- Text segment -
========
A kernel applies a single stream of instructions to vast quantities of data that are organized as a 1-3 dimensional array (called an N-D range). Each piece of data is known as a work-item in OpenCL terminology, and kernels may have hundreds or thousands of work-items. At a high level, this sounds a lot like SIMD execution where each work-item is a SIMD lane. However, one of the key goals of OpenCL is to provide an extensible form of data parallelism that isn’t explicitly tied to specific vector lengths and can be mapped to all sorts of different hardware. So in some sense, an OpenCL kernel is a generalization of SIMD. The kernel itself is organized into many work-groups that are relatively limited in size; for example a kernel could have 32K work-items, but 64 work-groups of 512 items each. Unlike traditional computation, arbitrary communication within a kernel is strongly limited. However, communication and synchronization is generally allowed locally within a work-group. So work-groups serve two purposes. First, they break up a kernel into manageable chunks, and second, they define a limited scope for communication.
Kernels form the basis of OpenCL, but they can be composed into a task graph via asynchronous command queues. The programmer indicates dependencies between kernels, and what conditions must be met for a kernel to start execution. The OpenCL run-time layer can simultaneously execute independent kernels, thus extracting task parallelism within an application. While the initial uses of OpenCL will probably focus on data parallelism, the best performance will be achieved by combining task and data parallel techniques.
OpenCL defines a broad universe of data types for computation in each work-item. On the integer side, data types include boolean, character, short, int (32-bit), long and long long (128-bit). Most of these integer types are available in both signed and unsigned variants.
For floating point, OpenCL both defines a variety of data types and also specifies precision for most operations. The floating point data types are relatively standard ? single precision is required and double precision is optional. In addition, there is half precision (16-bit) floating point for data storage; computation is still done at single precision, but for less precise data, the storage requirements can be cut in half. Thankfully, OpenCL also enforces a minimum level of floating point precision and accuracy, generally consistent with IEEE 754. Double precision has the most stringent requirements, including a fused-multiply-accumulate instruction, all four rounding modes (nearest even, 0, +infinity, -infinity), and proper handling of denormal numbers, infinities and NaN. Single precision is somewhat more lax and only requires round to nearest even and handling infinities and NaN. In both cases, all operations have a guaranteed minimum precision ? this is especially critical for math functions that are implemented in libraries, such as transcendental functions. Half precision requires an IEEE compatible storage format and correct conversion.
OpenCL also provides a number of more sophisticated data types on top of these basic ones. Most data types (except half-precision and boolean) are part of the specification in vector form, with lengths 2, 4, 8 and 16. Vector operations are component-wise so that each lane is independent. This is a clear contrast to DirectCompute and CUDA, which only support vectors of length 2-4. OpenCL has pointers for many data types, which is beneficial to make developers comfortable, but it does come with a cost because it ends up creating potential aliasing problems (just as in C). Vectorization is critical for performance on many CPUs and GPUs (although not Nvidia GPUs), and will be much more heavily emphasized in OpenCL than in CUDA.
========
- Tasks to carry out -
**A)** Reproduce a stretch of the OpenCL passage word for word, beginning at the words "Kernels form the" and stopping after "and unsigned variants.".
**B)** Write the next part of the OpenCL passage, picking up right after its final sentence.

Stored records
========
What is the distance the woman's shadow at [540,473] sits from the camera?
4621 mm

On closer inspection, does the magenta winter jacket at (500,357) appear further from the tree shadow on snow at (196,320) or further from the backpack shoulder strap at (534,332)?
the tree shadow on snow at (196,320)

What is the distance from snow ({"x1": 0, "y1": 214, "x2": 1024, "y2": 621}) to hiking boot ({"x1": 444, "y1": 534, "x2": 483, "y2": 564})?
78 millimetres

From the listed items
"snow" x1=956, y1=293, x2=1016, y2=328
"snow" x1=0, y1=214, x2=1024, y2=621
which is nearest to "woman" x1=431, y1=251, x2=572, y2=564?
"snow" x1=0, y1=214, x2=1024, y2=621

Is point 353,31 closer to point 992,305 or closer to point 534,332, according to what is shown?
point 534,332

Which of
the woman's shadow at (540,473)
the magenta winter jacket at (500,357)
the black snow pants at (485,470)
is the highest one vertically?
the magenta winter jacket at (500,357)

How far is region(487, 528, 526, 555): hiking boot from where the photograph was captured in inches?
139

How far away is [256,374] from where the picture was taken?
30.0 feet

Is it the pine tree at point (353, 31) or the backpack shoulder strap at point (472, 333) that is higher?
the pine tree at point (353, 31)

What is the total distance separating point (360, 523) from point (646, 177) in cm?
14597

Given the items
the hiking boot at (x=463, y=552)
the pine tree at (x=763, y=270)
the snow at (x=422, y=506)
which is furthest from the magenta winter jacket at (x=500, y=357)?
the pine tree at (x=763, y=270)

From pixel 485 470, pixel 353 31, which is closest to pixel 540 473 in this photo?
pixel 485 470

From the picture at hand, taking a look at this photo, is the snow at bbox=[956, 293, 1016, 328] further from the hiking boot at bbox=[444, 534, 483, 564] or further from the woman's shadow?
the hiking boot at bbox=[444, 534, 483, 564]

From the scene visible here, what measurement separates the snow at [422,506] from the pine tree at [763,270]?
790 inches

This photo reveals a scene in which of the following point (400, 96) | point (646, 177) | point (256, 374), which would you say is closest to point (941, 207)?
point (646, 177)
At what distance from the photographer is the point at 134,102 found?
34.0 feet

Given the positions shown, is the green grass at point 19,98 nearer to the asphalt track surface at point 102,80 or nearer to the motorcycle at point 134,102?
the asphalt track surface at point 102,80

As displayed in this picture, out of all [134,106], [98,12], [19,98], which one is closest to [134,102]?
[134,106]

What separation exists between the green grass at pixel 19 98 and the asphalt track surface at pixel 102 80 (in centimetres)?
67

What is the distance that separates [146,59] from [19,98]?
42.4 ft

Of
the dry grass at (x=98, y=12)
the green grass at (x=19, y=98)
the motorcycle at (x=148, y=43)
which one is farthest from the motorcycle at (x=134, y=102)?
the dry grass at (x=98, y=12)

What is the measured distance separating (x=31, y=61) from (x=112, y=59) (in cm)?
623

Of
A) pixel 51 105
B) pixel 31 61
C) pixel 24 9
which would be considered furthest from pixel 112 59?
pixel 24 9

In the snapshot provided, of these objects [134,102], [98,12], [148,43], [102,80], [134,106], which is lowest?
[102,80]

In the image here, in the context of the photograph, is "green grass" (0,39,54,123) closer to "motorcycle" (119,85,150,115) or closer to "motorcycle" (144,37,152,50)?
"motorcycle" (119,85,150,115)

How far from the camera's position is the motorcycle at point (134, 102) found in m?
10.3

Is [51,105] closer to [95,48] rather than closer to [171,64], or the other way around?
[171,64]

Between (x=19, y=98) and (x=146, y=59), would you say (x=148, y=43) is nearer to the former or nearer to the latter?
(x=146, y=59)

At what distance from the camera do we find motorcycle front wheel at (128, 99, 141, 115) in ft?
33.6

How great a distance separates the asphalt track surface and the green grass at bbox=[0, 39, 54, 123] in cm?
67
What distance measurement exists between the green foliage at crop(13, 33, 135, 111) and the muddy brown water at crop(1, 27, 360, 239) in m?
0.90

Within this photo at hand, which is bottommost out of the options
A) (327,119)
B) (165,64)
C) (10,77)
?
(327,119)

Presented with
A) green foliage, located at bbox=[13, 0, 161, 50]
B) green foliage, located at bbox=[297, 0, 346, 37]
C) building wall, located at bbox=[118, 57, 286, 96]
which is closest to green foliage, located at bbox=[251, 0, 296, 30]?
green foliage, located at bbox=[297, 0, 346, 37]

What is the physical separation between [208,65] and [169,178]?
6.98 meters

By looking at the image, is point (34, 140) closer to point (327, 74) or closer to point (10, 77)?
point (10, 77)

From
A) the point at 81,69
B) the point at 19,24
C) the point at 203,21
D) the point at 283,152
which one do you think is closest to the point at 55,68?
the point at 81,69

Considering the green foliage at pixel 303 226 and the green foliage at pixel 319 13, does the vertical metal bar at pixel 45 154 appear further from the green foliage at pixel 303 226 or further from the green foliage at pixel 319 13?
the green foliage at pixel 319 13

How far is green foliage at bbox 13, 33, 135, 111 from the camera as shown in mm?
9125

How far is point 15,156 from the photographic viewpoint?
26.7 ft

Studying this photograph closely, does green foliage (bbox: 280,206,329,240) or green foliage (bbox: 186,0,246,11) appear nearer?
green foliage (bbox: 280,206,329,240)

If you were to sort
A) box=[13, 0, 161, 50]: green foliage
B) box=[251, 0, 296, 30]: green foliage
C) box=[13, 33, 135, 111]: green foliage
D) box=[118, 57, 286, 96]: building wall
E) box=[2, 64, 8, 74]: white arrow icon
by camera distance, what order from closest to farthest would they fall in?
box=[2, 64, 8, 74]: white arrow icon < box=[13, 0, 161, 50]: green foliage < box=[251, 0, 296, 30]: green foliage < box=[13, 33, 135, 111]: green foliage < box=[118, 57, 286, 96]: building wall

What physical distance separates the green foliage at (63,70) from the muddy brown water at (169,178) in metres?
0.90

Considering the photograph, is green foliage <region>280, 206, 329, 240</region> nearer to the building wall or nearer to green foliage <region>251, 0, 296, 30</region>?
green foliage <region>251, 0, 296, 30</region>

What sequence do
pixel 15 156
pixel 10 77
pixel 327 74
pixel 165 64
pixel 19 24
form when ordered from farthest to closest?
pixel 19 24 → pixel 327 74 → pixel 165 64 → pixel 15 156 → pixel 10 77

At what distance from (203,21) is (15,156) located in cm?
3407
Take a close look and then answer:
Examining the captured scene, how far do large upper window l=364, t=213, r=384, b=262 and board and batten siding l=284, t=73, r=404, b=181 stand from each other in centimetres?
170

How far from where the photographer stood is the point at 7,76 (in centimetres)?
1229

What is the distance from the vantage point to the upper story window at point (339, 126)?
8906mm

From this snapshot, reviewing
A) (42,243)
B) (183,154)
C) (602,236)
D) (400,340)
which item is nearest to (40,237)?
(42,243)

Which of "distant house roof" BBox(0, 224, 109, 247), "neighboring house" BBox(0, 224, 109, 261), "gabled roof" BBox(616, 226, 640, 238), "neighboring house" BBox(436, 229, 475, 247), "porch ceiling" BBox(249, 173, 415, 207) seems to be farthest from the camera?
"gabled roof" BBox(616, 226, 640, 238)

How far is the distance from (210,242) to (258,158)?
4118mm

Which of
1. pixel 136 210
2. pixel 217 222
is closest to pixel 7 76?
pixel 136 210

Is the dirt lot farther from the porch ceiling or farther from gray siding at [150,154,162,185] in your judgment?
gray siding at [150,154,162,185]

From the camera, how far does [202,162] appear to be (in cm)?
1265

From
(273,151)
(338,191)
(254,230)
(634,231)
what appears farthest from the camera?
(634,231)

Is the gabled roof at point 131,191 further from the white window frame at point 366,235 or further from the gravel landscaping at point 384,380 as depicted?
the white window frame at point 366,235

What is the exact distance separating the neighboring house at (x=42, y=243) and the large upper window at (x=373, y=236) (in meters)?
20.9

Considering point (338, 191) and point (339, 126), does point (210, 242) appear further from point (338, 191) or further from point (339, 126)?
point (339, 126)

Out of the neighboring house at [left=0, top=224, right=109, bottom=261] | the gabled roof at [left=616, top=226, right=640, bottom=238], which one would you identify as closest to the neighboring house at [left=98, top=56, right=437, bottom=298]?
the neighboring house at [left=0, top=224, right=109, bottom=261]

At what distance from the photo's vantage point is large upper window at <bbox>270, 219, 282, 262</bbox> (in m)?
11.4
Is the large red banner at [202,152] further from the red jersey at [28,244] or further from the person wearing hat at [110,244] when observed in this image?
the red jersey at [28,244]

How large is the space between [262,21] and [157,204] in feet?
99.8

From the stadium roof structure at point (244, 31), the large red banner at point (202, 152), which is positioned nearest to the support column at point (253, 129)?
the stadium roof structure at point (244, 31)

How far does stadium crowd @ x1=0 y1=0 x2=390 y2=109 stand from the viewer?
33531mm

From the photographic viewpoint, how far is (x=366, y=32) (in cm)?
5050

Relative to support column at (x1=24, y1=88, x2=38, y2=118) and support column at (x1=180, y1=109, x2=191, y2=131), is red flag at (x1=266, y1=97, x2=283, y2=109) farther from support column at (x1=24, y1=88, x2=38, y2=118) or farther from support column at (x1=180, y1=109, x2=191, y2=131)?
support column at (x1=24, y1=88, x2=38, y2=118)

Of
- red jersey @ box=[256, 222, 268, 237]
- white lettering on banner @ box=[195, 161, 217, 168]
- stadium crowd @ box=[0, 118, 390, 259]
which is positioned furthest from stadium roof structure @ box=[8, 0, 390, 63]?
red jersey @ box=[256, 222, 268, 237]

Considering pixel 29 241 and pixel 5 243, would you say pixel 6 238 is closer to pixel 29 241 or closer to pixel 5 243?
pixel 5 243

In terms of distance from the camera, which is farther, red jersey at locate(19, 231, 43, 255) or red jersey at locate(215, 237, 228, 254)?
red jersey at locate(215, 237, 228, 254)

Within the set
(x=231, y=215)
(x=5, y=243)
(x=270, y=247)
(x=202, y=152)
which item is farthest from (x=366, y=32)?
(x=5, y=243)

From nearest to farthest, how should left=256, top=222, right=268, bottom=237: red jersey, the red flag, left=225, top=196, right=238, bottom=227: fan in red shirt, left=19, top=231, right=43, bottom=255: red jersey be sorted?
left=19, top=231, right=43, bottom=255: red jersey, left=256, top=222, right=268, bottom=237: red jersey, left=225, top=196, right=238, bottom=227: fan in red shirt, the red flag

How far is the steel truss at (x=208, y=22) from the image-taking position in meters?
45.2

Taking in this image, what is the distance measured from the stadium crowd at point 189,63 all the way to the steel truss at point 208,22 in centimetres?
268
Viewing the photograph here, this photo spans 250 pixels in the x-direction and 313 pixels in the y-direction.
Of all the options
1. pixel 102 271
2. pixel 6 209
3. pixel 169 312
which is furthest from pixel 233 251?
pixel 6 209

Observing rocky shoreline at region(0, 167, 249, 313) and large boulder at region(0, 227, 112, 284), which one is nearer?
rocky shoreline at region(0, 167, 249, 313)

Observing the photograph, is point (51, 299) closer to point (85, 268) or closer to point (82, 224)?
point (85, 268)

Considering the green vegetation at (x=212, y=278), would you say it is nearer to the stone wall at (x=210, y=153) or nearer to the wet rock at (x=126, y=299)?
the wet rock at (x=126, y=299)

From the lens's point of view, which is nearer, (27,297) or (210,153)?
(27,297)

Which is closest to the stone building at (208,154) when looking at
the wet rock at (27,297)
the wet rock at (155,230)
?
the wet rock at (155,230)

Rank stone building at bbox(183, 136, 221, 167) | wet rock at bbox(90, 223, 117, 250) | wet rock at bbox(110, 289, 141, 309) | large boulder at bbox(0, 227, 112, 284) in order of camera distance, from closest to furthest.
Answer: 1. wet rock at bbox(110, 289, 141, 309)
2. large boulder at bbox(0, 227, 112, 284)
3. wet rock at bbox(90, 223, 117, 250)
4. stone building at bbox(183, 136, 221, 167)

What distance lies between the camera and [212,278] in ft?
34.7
========
- Answers to the problems -
**A)**
Kernels form the basis of OpenCL, but they can be composed into a task graph via asynchronous command queues. The programmer indicates dependencies between kernels, and what conditions must be met for a kernel to start execution. The OpenCL run-time layer can simultaneously execute independent kernels, thus extracting task parallelism within an application. While the initial uses of OpenCL will probably focus on data parallelism, the best performance will be achieved by combining task and data parallel techniques.
OpenCL defines a broad universe of data types for computation in each work-item. On the integer side, data types include boolean, character, short, int (32-bit), long and long long (128-bit). Most of these integer types are available in both signed and unsigned variants.

**B)**
There are also data types for 2 and 3-dimensional images and texture sampling and filtering of images. The standard has reserved a number of other data types such as complex numbers (using floating point formats for the imaginary and real parts), matrices and high precision formats (128-bit integers and floating point). These are not part of OpenCL, but it is clear that they are all candidates for inclusion.
OpenCL Memory Model
The OpenCL memory model defines how data is stored and communicated both within a device and also between a device and the host CPU. There are four memory types (and address spaces) in OpenCL, which closely correspond to those in CUDA and DirectCompute, and they all interact with the execution model.
The first region, global memory, is available to any work-item for both read and write access. Global memory may be cached in the OpenCL device for higher performance and power efficiency, or may reside strictly in DRAM. Global memory is also fully accessible by the CPU host. Constant memory is a read-only region for work-items on the OpenCL device, but the host CPU has full read and write access. Since the region is read-only, it is freely accessible to any work-item. Conceptually, constant memory can be thought of as a portion of global memory that is read-only for the OpenCL device.
The remaining memory regions are only usable by the OpenCL device and are inaccessible to the host. The first is private memory, which is accessible to a single work-item for reads and writes, and corresponds roughly to an architectural register file in a classic instruction set. The vast majority of computation is done using private memory, thus in many ways it is the most performance critical. The second region is known as local memory and is accessible to a single work-group for reads and writes. Local memory is intended for shared variables and communication between work-items, in essence, it is an architectural register file that is shared between a limited number of work-items. Local memory can be held in DRAM and cached ? which is how most CPUs will implement it, while GPUs tend to favor dedicated hardware structures that are explicitly addressed.
The memory consistency model for OpenCL is fairly relaxed, with a number of primitives to assist. OpenCL defines four work-group synchronization primitives ? a barrier, and 3 types of fences (read fence, write fence, and a general memory fence). The barrier synchronizes an entire work-group, so the scope is limited by definition. The strength of the memory consistency is progressively weaker as the scope widens ? which makes sense. A strongly ordered model is easier with fewer caching and memory agents, and increasingly difficult to scale as more agents are added.
At the smallest scope, each work-item has fairly strong consistency and will preserve the ordering between an aliased load and store; however, non-aliased memory instructions can be freely re-ordered. Local memory is a bit weaker ? it is only consistent across a work-group at a barrier. Without a barrier, there are no ordering guarantees between the different work-items. Global memory is even weaker still; a barrier will guarantee consistency of global memory within a work-group, however, there are absolutely no guarantees between different work-groups in a kernel. Global atomic operations were an optional part of OpenCL 1.0 and are required in 1.1; they are used to guarantee consistency between any work-items in a kernel, specifically between different work-groups. Atomic operations are primarily defined for 32-bit integers, with an optional extension for 64-bit integers. They acquire exclusive access to a memory address (to ensure ordering) and perform a read-modify-write, returning the old value. Both OpenCL and CUDA return the old value, while this is strictly optional for DirectCompute. However, the performance cost of atomic operations is fairly high on some hardware, and should be avoided for scalability and performance. Since the constant memory is read-only, it needs no consistency or ordering model.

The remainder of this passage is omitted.